3115 Dmitry Lenev	2010-02-28
      Fix for bug #51105 "MDL deadlock in rqg_mdl_stability test
      on Windows".
      
      On platforms where read-write lock implementation does not
      prefer readers by default (Windows, Solaris) server might
      have deadlocked while detecting MDL deadlock.
      
      MDL deadlock detector relies on the fact that read-write
      locks which are used in its implementation prefer readers
      (see new comment for MDL_lock::m_rwlock for details).
      So far MDL code assumed that default implementation of
      read/write locks for the system has this property.
      Indeed, this turned out ot be wrong, for example, for
      Windows or Solaris. Thus MDL deadlock detector might have
      deadlocked on these systems.
      
      This fix simply adds portable implementation of read/write
      lock which prefer readers and changes MDL code to use this
      new type of synchronization primitive.
      
      No test case is added as existing rqg_mdl_stability test can
      serve as one.
     @ config.h.cmake
        Check for presence of pthread_rwlockattr_setkind_np to be
        able to determine if system natively supports read-write
        locks for which we can specify if readers or writers should
        be preferred.
     @ configure.cmake
        Check for presence of pthread_rwlockattr_setkind_np to be
        able to determine if system natively supports read-write
        locks for which we can specify if readers or writers should
        be preferred.
     @ configure.in
        Check for presence of pthread_rwlockattr_setkind_np to be
        able to determine if system natively supports read-write
        locks for which we can specify if readers or writers should
        be preferred.
     @ include/my_pthread.h
        Added support for portable read-write locks which prefer
        readers.
        To do so extended existing my_rw_lock_t implementation to
        support selection of whom to prefer depending on a flag.
     @ mysys/thr_rwlock.c
        Extended existing my_rw_lock_t implementation to support
        selection of whom to prefer depending on a flag.
        Added rw_pr_init() function implementing initialization of
        read-write locks preferring readers.
     @ sql/mdl.cc
        Use portable read-write locks which prefer readers instead of
        relying on that system implementation of read-write locks has
        this property (this was true for Linux/NPTL but was false,
        for example, for Windows and Solaris).

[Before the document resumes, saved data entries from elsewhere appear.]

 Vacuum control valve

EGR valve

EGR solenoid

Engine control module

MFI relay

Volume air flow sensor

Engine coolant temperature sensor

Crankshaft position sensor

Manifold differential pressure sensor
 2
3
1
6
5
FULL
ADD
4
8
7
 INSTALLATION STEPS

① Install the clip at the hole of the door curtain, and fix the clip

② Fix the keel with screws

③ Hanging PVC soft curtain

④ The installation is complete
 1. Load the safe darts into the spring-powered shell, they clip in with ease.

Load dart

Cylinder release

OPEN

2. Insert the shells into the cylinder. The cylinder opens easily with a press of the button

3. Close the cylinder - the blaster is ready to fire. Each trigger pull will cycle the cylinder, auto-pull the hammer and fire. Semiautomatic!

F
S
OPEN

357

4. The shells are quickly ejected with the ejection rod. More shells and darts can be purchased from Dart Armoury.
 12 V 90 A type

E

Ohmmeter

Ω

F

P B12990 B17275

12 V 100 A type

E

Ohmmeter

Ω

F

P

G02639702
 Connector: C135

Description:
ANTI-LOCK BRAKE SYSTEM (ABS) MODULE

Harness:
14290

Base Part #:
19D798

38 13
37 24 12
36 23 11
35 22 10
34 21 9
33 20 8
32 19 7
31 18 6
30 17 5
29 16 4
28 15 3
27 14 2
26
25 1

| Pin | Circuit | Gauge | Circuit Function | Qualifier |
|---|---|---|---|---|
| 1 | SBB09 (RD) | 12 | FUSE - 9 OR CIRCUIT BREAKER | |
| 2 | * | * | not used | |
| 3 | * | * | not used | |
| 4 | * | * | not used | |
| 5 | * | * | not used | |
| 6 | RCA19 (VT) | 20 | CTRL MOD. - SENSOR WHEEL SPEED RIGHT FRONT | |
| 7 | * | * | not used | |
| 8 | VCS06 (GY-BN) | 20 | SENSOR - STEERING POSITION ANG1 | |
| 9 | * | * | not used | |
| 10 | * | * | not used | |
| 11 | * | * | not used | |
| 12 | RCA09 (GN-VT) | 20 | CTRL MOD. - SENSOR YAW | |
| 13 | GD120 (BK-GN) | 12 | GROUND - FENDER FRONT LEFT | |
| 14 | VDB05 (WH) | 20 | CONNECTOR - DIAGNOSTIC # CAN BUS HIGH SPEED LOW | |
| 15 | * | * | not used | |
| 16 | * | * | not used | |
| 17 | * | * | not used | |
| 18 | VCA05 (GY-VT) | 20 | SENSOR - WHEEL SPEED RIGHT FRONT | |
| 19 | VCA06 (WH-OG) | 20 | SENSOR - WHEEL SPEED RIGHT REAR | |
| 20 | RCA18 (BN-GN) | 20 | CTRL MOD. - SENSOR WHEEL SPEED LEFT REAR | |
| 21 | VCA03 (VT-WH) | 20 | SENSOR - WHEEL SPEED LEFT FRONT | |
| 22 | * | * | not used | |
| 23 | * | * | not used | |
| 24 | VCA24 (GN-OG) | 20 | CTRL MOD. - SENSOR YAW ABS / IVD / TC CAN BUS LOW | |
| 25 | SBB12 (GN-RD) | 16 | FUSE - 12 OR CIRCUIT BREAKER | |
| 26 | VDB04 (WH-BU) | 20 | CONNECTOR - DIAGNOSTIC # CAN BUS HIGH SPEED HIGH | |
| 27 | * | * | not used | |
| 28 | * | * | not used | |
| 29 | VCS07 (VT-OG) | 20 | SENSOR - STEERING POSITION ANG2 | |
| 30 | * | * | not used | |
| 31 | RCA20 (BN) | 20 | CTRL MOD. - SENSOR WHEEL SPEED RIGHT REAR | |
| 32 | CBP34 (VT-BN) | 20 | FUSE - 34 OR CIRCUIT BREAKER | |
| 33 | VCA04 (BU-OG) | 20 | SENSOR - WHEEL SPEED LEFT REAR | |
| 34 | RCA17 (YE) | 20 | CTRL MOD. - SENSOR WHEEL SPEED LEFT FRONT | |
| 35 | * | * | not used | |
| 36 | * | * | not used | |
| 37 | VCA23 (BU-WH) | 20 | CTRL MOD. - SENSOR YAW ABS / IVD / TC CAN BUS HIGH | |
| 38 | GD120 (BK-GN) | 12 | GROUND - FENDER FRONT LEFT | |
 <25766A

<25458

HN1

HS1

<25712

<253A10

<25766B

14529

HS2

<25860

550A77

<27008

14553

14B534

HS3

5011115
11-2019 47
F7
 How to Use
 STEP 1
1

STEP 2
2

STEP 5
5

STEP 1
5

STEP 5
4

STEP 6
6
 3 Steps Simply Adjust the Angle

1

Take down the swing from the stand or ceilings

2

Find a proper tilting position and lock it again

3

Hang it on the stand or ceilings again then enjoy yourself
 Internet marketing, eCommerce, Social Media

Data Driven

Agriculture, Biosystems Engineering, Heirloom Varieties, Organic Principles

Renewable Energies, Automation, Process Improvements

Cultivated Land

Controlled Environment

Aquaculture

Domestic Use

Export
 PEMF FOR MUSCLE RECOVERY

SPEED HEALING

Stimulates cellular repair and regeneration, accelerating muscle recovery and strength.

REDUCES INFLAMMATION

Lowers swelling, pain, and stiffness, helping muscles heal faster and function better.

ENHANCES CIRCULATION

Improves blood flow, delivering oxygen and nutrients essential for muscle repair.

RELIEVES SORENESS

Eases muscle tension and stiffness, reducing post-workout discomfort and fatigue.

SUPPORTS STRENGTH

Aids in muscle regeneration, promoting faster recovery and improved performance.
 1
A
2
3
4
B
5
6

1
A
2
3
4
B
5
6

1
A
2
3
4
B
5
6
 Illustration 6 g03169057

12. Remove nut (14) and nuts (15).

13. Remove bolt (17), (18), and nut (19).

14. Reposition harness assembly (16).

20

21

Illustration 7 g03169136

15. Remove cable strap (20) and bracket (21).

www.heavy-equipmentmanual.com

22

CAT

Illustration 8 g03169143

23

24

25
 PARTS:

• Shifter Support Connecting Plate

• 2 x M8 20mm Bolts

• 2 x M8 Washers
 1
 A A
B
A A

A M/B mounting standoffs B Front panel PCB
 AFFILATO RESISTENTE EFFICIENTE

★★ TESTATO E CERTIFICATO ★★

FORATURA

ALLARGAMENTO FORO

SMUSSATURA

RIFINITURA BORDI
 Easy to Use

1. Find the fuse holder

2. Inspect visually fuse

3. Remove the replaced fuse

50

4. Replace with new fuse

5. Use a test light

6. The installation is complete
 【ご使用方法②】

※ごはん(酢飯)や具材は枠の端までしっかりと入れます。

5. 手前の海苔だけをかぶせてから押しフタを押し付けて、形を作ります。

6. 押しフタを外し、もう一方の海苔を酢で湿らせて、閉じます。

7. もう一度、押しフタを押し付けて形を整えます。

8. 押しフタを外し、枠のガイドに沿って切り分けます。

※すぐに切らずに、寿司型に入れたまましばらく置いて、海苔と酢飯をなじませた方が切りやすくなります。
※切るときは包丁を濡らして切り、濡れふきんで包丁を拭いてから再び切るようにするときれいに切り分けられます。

        Added comment explaining why preferring readers is important
        for MDL deadlock detector (thanks to Serg for example!).
     @ sql/mdl.h
        Use portable read-write locks which prefer readers instead of
        relying on that system implementation of read-write locks has
        this property (this was true for Linux/NPTL but was false,
        for example, for Windows and Solaris).
[28 Feb 2010 4:53] Dmitry Lenev
Fix for this bug was pushed into mysql-next-4284 tree.
[6 Mar 2010 10:30] Bugs System
Pushed into 6.0.14-alpha (revid:alik@sun.com-20100306102742-yw9zzgw9ac5r65m5) (version source revid:bar@mysql.com-20100305074327-h09o5lw290s04lcf) (merge vers: 6.0.14-alpha) (pib:16)
[6 Mar 2010 10:31] Bugs System
Pushed into mysql-next-mr (revid:alik@sun.com-20100306102638-qna09hbjb5gm940h) (version source revid:alik@sun.com-20100304153932-9hajxhhyanqbckmu) (pib:16)
[6 Mar 2010 10:55] Bugs System
Pushed into 5.5.3-m3 (revid:alik@sun.com-20100306103849-hha31z2enhh7jwt3) (version source revid:alik@sun.com-20100304153932-9hajxhhyanqbckmu) (merge vers: 5.5.99-m3) (pib:16)
[7 Mar 2010 1:06] Paul DuBois
Bug reported against internal tree. No changelog entry needed.